In 1871, a book review in the Literary World lamented the trend:

As conducted by their originators, Penny Readings were unquestionably useful and attractive without being frivolous: as conducted by some of those gentlemen's imitators, they [have] run riot and become farcical, and have lost almost every philanthropic or praiseworthy element they at first possessed.

==Content==
An 1887 handbook for parish priests suggests a programme of around 15 items, "instrumental pieces, songs, glees, recitation, and readings", recommending variety. It notes that "Comic songs should, as a rule, be avoided".

==Legacy==
Funds raised from Penny Readings were frequently the source of donations to the Royal National Lifeboat Institution (RNLI). Funds raised in Norfolk and Suffolk were organised and collected by E. B. Adams, surgeon of Bungay, Suffolk, and funded the first RNLI lifeboat at Wells-next-the-Sea Lifeboat Station. The lifeboat was initially reported to have been named Penny Readings and Eliza Adams, but all subsequent references record the name as Eliza Adams.

While penny readings, at their height in the 1860s, had lost their popularity before 1900, a tradition of poetry recitation continued in niches such as family events and temperance meetings.
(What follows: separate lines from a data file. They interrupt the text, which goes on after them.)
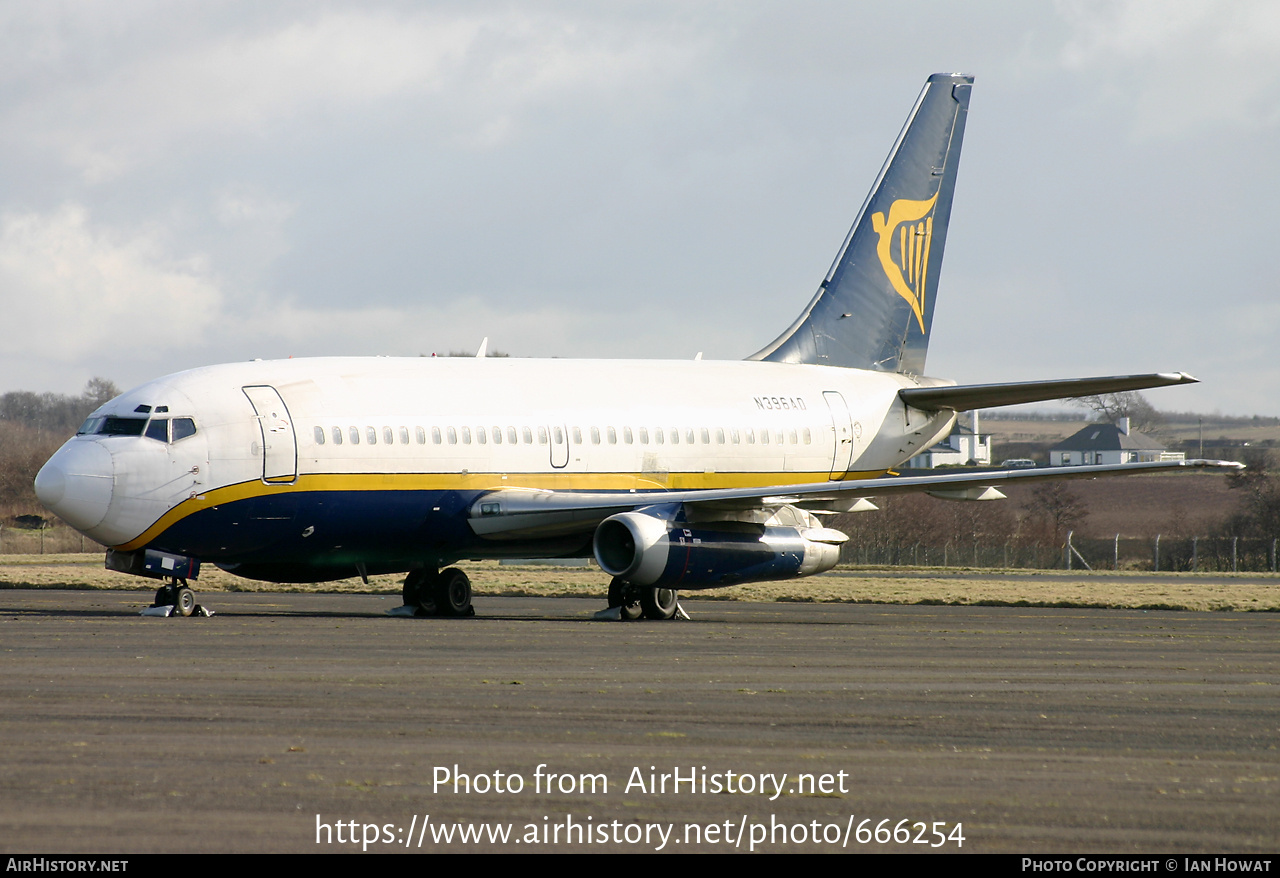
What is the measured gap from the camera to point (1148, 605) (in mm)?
32250

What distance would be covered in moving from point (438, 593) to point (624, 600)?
328 cm

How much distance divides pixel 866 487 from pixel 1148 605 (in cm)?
1000

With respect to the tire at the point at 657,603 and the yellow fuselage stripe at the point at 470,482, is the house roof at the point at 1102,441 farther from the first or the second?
the tire at the point at 657,603

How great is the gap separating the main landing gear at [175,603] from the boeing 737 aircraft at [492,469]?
0.21 feet

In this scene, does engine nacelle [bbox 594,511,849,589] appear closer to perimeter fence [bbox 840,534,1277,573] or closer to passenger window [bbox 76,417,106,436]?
passenger window [bbox 76,417,106,436]

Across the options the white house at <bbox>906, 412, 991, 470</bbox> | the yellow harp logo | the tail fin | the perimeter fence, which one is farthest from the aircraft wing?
the white house at <bbox>906, 412, 991, 470</bbox>

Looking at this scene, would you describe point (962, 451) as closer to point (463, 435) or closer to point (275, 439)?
point (463, 435)

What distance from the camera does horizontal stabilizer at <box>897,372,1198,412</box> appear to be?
85.4ft

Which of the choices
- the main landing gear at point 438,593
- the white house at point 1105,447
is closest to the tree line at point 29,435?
the main landing gear at point 438,593

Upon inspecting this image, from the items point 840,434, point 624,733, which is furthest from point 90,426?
point 624,733

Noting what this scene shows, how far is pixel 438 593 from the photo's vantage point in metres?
27.4

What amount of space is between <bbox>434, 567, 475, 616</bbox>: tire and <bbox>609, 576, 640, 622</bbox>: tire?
2.53m

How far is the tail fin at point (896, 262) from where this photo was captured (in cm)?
3406

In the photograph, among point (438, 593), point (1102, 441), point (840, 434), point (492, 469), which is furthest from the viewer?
point (1102, 441)
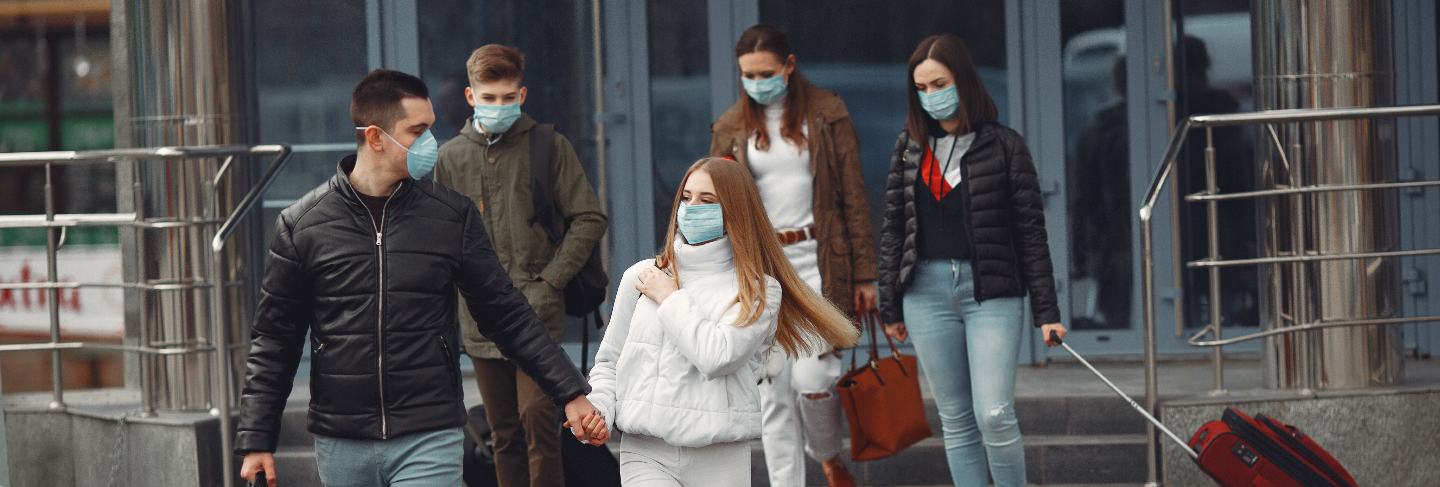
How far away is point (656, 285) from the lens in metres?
4.73

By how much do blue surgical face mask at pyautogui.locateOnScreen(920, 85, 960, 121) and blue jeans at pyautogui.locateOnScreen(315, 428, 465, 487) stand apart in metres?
2.22

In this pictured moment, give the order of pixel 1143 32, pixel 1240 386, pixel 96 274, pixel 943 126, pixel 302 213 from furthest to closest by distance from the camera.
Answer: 1. pixel 96 274
2. pixel 1143 32
3. pixel 1240 386
4. pixel 943 126
5. pixel 302 213

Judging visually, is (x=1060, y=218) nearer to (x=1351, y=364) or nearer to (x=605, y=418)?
(x=1351, y=364)

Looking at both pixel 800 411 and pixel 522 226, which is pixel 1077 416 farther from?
pixel 522 226

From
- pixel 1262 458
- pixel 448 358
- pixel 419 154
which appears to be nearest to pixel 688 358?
pixel 448 358

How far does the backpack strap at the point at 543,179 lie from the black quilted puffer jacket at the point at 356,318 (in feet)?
5.40

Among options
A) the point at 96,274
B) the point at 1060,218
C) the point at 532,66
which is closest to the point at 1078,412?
the point at 1060,218

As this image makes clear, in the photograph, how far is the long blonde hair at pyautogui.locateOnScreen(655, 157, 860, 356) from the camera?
4.76 metres

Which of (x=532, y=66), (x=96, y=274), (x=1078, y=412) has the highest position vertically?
(x=532, y=66)

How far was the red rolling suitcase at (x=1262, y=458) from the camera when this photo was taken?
608 cm

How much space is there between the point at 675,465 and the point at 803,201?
6.63ft

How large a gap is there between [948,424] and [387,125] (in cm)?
239

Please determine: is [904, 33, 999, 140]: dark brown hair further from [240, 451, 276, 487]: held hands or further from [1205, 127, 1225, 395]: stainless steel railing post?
[240, 451, 276, 487]: held hands

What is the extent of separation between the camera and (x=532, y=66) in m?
9.43
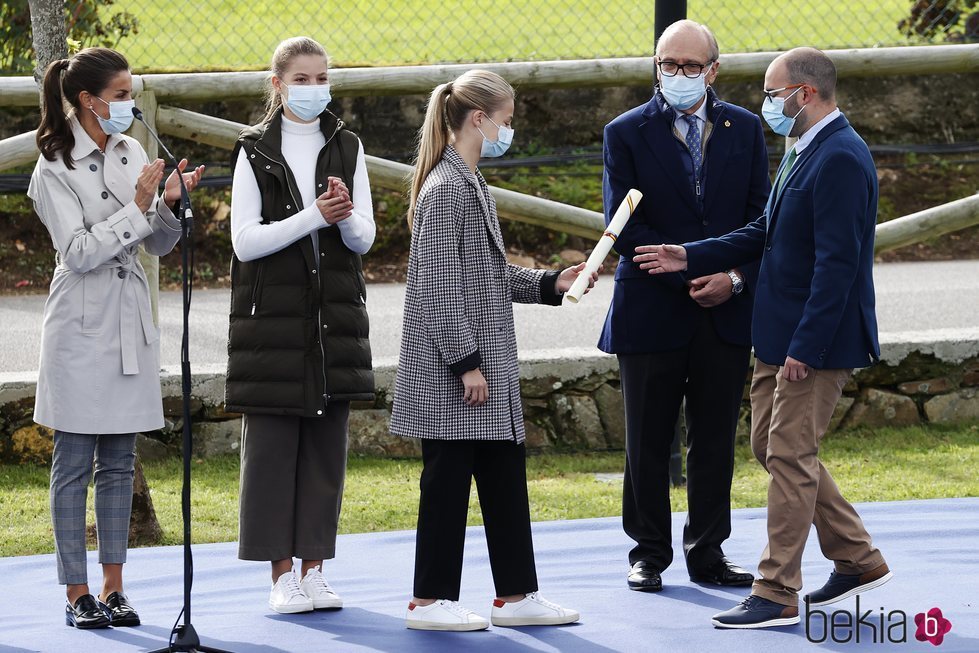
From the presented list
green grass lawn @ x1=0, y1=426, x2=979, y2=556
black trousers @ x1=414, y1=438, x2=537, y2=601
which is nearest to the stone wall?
green grass lawn @ x1=0, y1=426, x2=979, y2=556

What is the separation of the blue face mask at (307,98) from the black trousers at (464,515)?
1025 millimetres

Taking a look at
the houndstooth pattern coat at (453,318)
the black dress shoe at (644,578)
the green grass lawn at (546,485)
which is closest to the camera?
the houndstooth pattern coat at (453,318)

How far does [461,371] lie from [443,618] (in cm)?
Result: 72

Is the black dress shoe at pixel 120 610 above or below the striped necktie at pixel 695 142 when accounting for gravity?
below

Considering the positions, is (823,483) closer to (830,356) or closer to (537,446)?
(830,356)

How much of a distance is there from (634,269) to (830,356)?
31.3 inches

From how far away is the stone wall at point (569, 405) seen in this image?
6281mm

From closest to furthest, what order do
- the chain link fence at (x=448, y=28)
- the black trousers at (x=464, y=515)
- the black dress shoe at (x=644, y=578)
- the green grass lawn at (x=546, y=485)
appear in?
the black trousers at (x=464, y=515) → the black dress shoe at (x=644, y=578) → the green grass lawn at (x=546, y=485) → the chain link fence at (x=448, y=28)

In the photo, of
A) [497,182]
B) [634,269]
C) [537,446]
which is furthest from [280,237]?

Winifred Peck found it "ghastly" and associated, negatively, with the provincial.

The Poetry Society, founded in 1909 as the Poetry Recital Society, began with a parallel mission to the "penny reading movement": event organisation to promote performance of the spoken word. In terms of its content and patrons, on the other hand, it was more discriminating, and lacked the same broad base of appeal.